SELECTED EXTRACT »
● ● ● ● ● ● ●
# Ss. Lismoria



## Bill Gibson (Jun 10, 2008)

Trying to find Colin Keeble who was a sparkie aboard Lismoria approx
1965-66. Donaldson Shipping Line had "Lismoria" "Laurentia" "San Tona"
Colin was from England and may have moved between these ships, Colins age now would be a young 65.
Hopefully some other sparkies out there may have sailed with Colin or can supply me some info.
Regards to all,

Bill Gibson(electrician, not as bright as a sparky!)


----------



## billmaca (Jan 14, 2006)

Bill did you ever sail with a chippy named Ian Work on the "Lismoria"he's still on the go up here in Thurso,used to go on board her in "St John" when I was on the "Eva Jannette"


----------



## Bill Gibson (Jun 10, 2008)

*Lismoria*

Hi Bill,

Cannot say I remember the name Ian Work from Lismoria. The problem for all of us from that era is that as the years go on it is getting more difficult to remember! If I knew which year he sailed then it might lead to something,
indeed he may remember some others. If you are in touch with him ask him mif he can remember Willie Jenkins the chief steward. Willie came from Glasgow and he was nicknamed "Robot Man" as he was very mechanical in his movements. We used to make fun of him, in a nice manner. I found out later
that Willie had been aboard the "Athenia" when it was torpedoed, he was then aboard 2 other ships and both were torpedoed. Due to nerves he was very mechanical. After I was told of the reason I then developed a high respect for him indeed I used to get stuck into anybody who did not treat him in the proper manner. He really was a very kind person and it shows how people can be misjudged. Another story of that era.
● ● ● ● ● ● ●
EXERCISE REQUIREMENTS » In the Lismoria thread, what nickname did the chief steward Willie Jenkins have? Answer using only the Lismoria thread.

RECORDS PROVIDED »
● ● ● ● ● ● ●
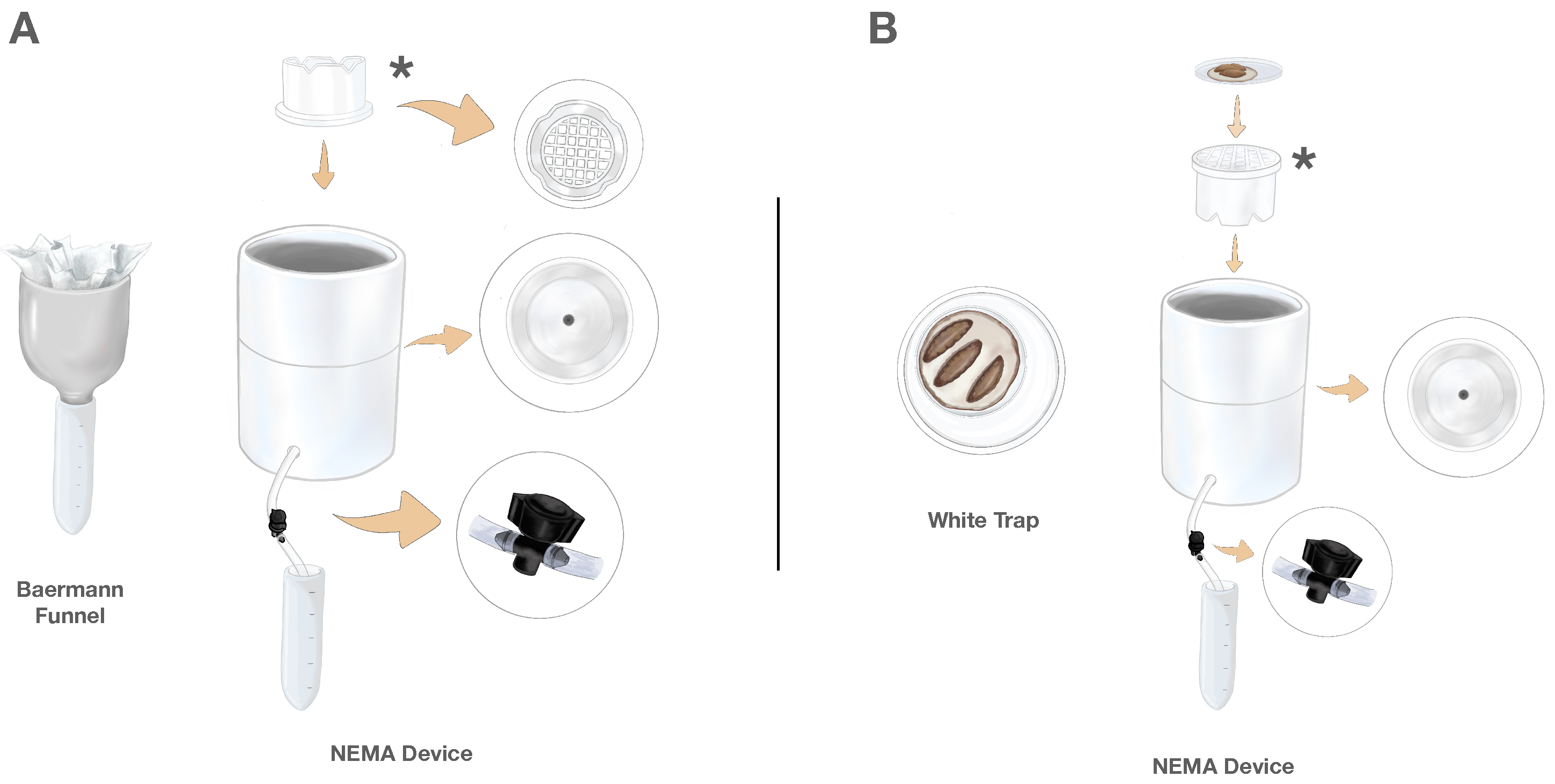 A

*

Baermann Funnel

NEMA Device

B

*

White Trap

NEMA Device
● ● ● ● ● ● ●
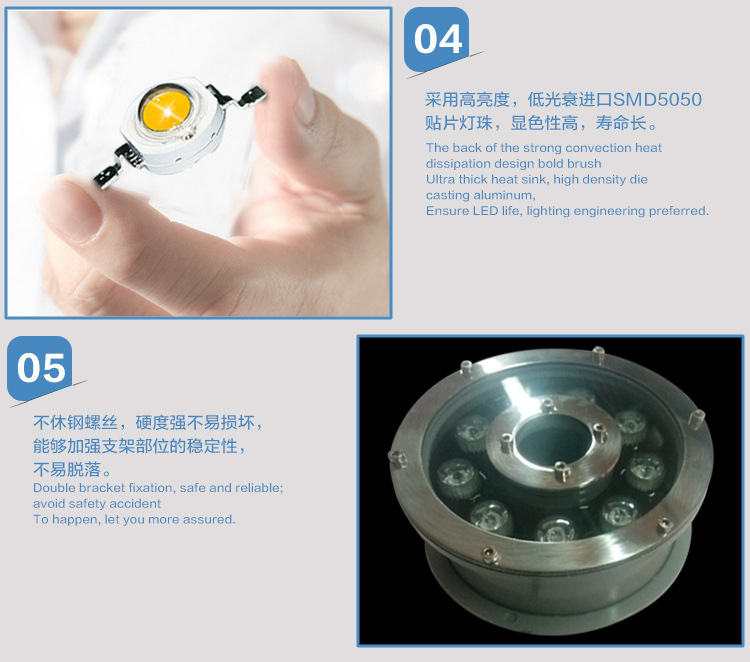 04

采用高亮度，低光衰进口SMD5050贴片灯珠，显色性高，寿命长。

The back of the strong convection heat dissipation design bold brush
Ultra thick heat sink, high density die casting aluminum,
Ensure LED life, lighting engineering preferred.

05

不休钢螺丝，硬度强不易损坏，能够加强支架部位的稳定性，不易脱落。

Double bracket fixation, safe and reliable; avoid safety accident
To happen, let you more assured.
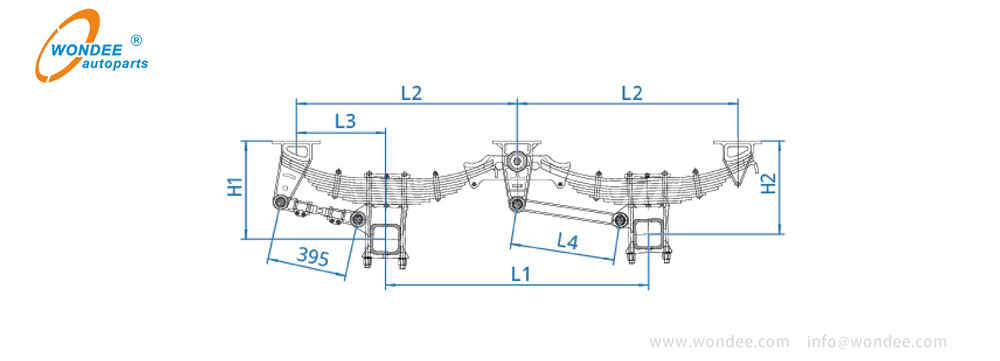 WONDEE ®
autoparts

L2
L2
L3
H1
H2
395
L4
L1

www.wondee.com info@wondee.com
● ● ● ● ● ● ●
TASK SOLUTION » "Robot Man"